Statistical Press Release – Balance of payments - September 2020
Up to September 2020 the combined current and capital account balance stood at -€709 million, compared with €1289 million in the same period in 2019 (Chart 1).
The balance attained up to September was due to the deficit of goods and primary income accounts, partially offset by the surplus of services, secondary income and capital accounts (Chart 2).
Up to September the exports of goods and services reduced by 22.9% (11.9% in goods and 40.3% in services) and the imports decreased by 17.8% (16.1% in goods and 24.6% in services).

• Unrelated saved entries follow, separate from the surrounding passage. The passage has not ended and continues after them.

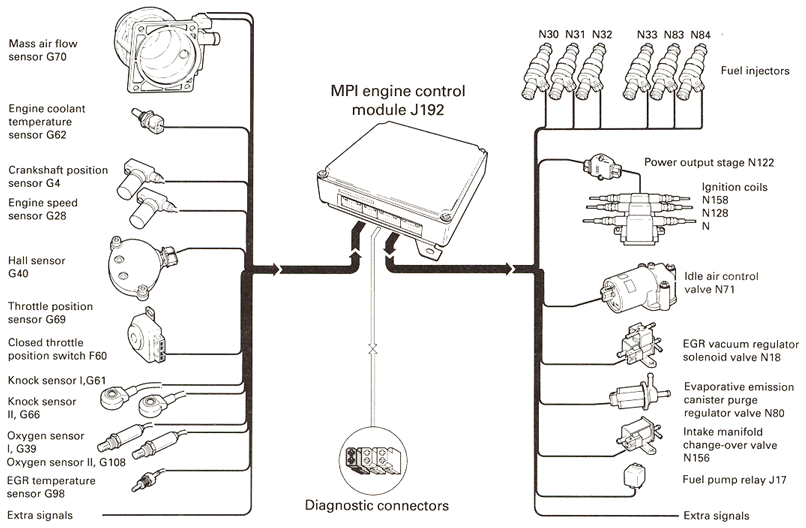 Mass air flow sensor G70

Engine coolant temperature sensor G62

Crankshaft position sensor G4

Engine speed sensor G28

Hall sensor G40

Throttle position sensor G69

Closed throttle position switch F60

Knock sensor I,G61

Knock sensor II, G66

Oxygen sensor I, G39

Oxygen sensor II, G108

EGR temperature sensor G98

Extra signals

MPI engine control module J192

Diagnostic connectors

N30 N31 N32 N33 N83 N84

Fuel injectors

Power output stage N122

Ignition coils N158 N128 N

Idle air control valve N71

EGR vacuum regulator solenoid valve N18

Evaporative emission canister purge regulator valve N80

Intake manifold change-over valve N156

Fuel pump relay J17

Extra signals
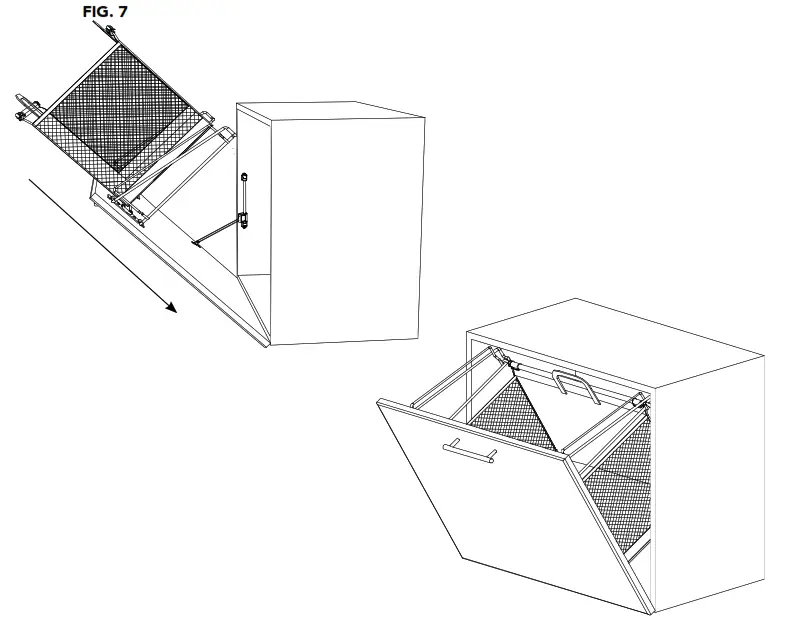 FIG. 7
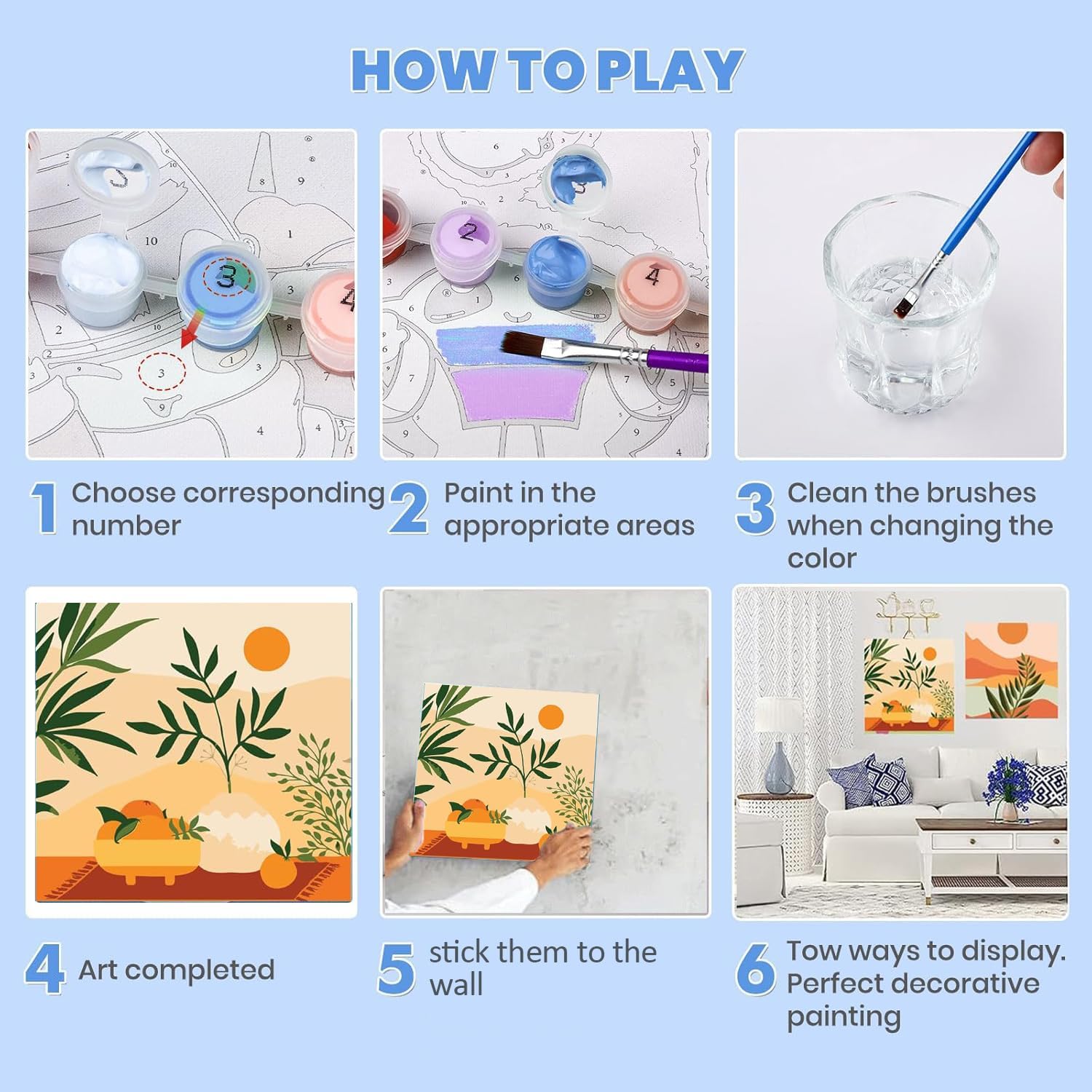 HOW TO PLAY

1 Choose corresponding number

2 Paint in the appropriate areas

3 Clean the brushes when changing the color

4 Art completed

5 stick them to the wall

6 Tow ways to display. Perfect decorative painting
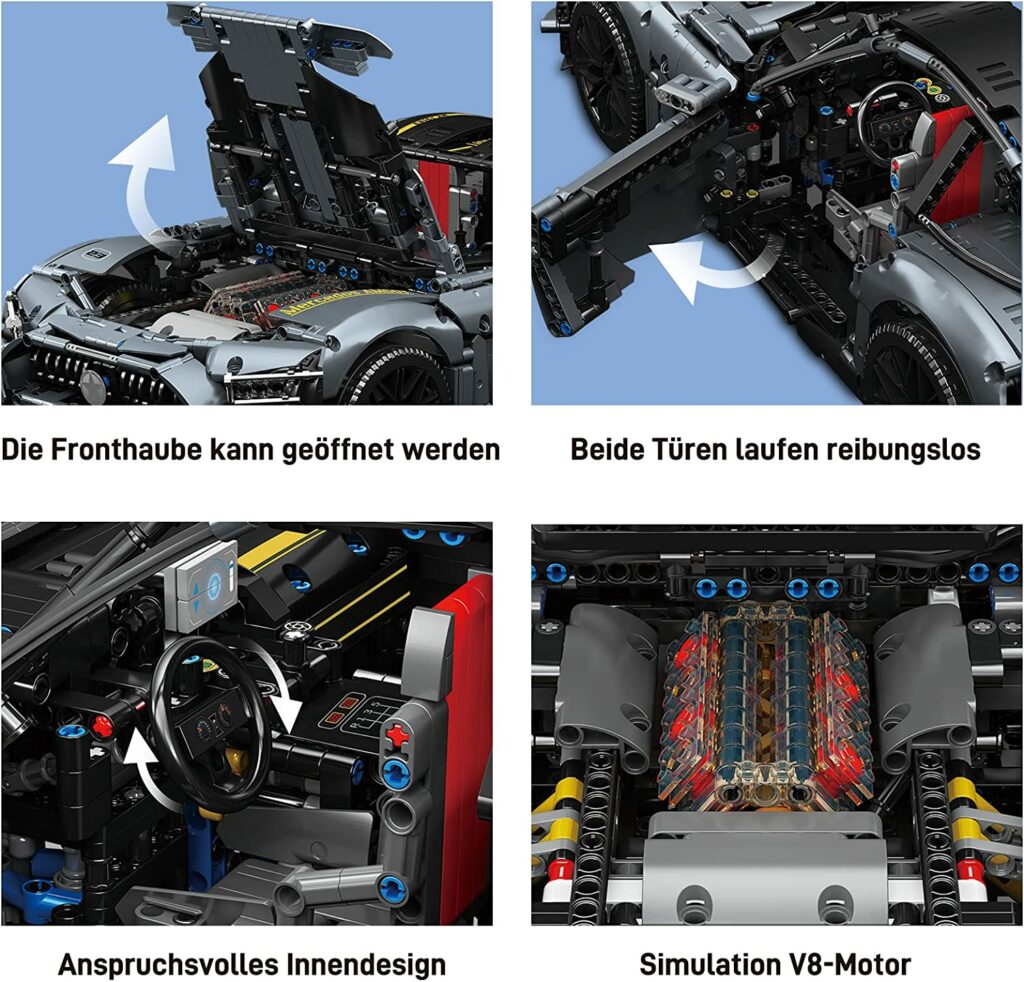 Die Fronthaube kann geöffnet werden

Beide Türen laufen reibungslos

Anspruchsvolles Innendesign

Simulation V8-Motor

In this period, the goods account deficit decreased by €3887 million when compared to the same period of 2019, reaching €8777 million. Nevertheless, the services account surplus diminished by €7733 million, to €6300 million. Such reduction was justified mainly by the significant decrease on the travel item surplus, by €6523 million.
In September, the exports and imports of goods and services showed reductions comparing to the same period of 2019, by 17.4% and 11.2% respectively. It stood out the reduction of the travel balance by €920 million as compared to the same period of 2019, as a consequence of the decrease of 55.4% in exports and 39.1% in imports (Chart 3).
Between January and September of 2020, the primary income deficit decreased by €1738 million, when compared with the previous year, reaching -€2625 million. This decrease of the deficit was mainly caused by the decline in investment income payments to non-residents. The secondary income surplus decreased by €144 million, as a result of the evolution of the current transfers. On the other hand, the capital account balance increased €255 million, when compared to the same period of the previous year, mainly due to an increase of the EU funds received.
Up to September 2020, the financial account balance saw a €458 million decrease in net foreign assets in Portugal (Chart 4). This was mainly due to an increase in Banco de Portugal liabilities vis-à-vis the Eurosystem, and the investment of non-residents in Portuguese public debt securities. In contrast, the banks and the insurance corporations and pension funds increased assets over non-resident entities, namely in debt securities issued by member states of the Monetary Union and by the United States.